** Begin **
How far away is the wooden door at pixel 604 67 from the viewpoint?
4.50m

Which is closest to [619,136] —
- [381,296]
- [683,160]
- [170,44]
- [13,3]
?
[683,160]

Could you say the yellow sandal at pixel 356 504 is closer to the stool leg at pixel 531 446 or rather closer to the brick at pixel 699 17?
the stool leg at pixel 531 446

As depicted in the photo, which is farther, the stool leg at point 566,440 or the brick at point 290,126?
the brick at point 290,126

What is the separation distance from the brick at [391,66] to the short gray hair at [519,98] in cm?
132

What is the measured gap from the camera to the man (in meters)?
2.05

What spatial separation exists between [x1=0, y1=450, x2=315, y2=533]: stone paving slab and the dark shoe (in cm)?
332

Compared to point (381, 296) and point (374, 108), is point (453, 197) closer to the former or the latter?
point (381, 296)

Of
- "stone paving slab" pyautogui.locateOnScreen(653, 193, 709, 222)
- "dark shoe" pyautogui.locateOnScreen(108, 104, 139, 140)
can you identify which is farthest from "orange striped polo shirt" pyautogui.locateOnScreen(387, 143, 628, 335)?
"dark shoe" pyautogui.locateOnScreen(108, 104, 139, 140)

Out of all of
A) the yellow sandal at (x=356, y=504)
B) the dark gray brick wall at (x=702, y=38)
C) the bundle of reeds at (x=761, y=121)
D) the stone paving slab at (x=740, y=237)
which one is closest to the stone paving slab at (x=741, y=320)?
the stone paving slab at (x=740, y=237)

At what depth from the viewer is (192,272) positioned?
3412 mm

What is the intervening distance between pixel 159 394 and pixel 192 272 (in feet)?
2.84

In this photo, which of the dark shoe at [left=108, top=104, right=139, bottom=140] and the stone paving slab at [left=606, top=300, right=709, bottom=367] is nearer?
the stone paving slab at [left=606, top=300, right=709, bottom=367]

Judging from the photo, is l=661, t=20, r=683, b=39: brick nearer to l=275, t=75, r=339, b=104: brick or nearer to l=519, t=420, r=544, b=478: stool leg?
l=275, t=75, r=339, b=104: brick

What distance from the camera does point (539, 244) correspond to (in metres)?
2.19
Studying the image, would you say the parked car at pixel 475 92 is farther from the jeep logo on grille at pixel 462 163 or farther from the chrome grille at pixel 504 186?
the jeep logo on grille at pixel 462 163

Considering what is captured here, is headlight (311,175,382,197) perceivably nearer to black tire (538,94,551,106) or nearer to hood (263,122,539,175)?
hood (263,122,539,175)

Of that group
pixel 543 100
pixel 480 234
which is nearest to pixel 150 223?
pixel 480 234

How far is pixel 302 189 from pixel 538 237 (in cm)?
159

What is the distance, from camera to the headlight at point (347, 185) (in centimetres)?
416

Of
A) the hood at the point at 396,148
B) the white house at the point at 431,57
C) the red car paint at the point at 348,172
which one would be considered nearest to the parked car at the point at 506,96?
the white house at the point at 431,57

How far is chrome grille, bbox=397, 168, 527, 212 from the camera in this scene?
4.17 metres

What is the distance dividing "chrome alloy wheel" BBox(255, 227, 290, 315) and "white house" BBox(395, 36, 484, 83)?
** End **
** Begin **
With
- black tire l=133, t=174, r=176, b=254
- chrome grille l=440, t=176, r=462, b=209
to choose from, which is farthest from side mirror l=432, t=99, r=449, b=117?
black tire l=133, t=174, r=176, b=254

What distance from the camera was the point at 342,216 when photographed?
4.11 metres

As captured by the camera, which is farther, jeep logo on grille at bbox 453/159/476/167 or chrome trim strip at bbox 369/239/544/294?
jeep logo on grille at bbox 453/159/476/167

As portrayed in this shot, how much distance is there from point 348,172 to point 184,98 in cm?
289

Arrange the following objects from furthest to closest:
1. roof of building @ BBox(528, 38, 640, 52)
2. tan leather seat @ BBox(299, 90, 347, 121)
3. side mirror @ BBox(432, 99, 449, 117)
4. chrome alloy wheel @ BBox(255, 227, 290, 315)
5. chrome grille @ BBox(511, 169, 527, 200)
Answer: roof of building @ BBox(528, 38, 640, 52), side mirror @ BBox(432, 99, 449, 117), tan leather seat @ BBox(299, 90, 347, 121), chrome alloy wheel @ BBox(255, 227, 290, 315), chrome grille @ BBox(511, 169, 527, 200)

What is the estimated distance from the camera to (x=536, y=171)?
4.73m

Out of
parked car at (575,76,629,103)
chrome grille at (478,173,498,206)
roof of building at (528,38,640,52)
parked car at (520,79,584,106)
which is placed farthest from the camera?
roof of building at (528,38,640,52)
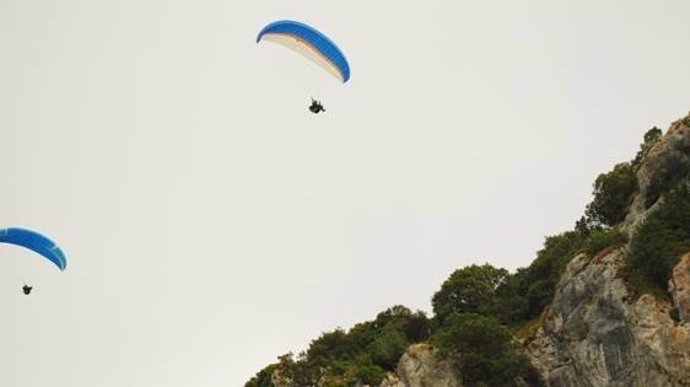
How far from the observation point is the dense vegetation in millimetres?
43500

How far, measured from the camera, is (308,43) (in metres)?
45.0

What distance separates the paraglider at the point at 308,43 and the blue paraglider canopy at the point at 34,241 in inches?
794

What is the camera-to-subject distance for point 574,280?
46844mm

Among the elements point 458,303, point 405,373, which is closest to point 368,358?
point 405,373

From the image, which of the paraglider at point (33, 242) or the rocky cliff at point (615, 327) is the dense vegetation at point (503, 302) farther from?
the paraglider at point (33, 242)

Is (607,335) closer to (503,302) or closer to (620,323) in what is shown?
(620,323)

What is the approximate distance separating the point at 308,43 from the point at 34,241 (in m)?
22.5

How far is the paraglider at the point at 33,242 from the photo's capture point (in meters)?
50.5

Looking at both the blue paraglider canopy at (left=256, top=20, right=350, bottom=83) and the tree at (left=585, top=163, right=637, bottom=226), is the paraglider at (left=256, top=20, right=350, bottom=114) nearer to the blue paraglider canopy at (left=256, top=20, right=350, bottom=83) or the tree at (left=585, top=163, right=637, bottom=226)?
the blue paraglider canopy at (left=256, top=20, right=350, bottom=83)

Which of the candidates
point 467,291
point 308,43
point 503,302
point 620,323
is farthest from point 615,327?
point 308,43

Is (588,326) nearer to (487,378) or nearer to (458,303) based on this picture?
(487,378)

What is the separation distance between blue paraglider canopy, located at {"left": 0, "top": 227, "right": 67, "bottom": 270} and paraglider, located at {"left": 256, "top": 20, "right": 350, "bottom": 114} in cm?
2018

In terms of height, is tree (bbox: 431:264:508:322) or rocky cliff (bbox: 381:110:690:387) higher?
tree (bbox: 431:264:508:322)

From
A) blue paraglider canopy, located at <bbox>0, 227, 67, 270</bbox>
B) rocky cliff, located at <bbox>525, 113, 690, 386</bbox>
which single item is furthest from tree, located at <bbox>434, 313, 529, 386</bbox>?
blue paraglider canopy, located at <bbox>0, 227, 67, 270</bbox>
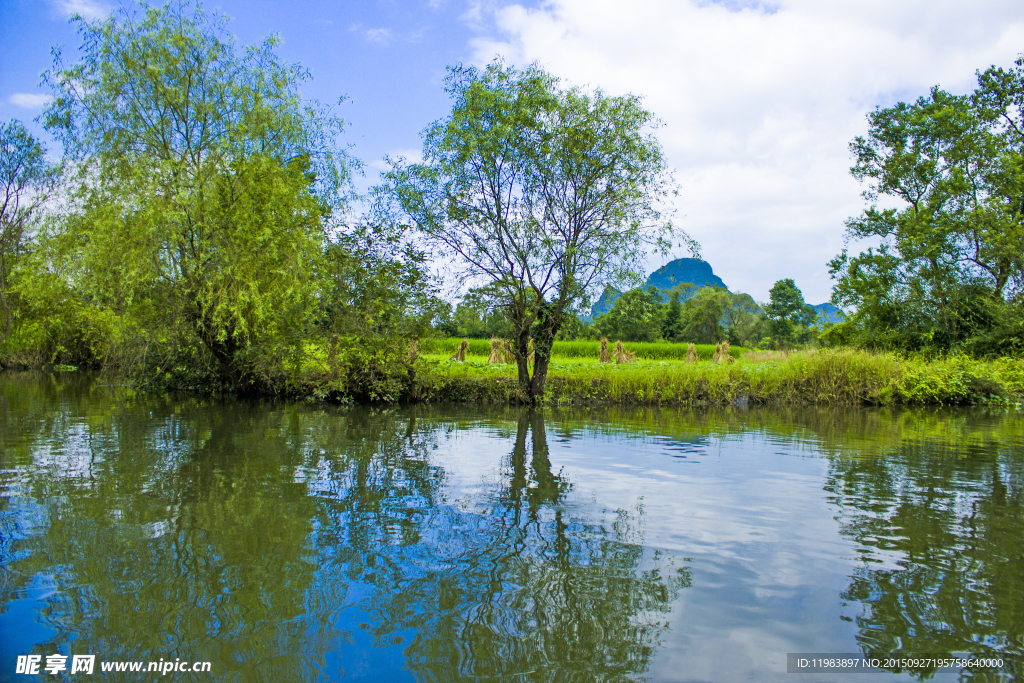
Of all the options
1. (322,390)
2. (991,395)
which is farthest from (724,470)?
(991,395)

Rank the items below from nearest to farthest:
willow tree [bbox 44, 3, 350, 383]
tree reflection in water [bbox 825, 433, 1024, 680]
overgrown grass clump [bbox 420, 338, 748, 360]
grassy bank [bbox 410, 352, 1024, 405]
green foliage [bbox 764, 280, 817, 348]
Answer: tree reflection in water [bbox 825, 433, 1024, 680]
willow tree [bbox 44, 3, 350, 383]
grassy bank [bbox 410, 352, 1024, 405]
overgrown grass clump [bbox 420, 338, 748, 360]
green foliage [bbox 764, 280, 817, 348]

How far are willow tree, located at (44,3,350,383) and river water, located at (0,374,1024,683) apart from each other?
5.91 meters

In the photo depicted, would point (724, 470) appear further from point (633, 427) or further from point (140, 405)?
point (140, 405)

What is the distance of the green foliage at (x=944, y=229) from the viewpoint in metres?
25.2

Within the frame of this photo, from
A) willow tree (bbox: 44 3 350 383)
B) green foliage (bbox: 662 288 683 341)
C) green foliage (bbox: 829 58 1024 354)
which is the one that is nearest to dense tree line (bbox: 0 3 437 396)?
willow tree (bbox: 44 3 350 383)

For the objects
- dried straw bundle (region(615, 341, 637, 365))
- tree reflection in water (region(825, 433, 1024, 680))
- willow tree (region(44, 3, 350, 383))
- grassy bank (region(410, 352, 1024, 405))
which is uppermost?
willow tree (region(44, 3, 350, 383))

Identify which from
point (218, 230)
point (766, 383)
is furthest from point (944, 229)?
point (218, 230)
** End **
**TASK INSTRUCTIONS:** Gather every line of the rows, in both blocks above, that contains the string "water", treating case as significant.

**SOLUTION:**
tree reflection in water [bbox 825, 433, 1024, 680]
Answer: tree reflection in water [bbox 825, 433, 1024, 680]
How far are willow tree, located at (44,3,350,383) and river water, located at (0,374,1024,683) apart from each other?
- tree reflection in water (region(825, 433, 1024, 680))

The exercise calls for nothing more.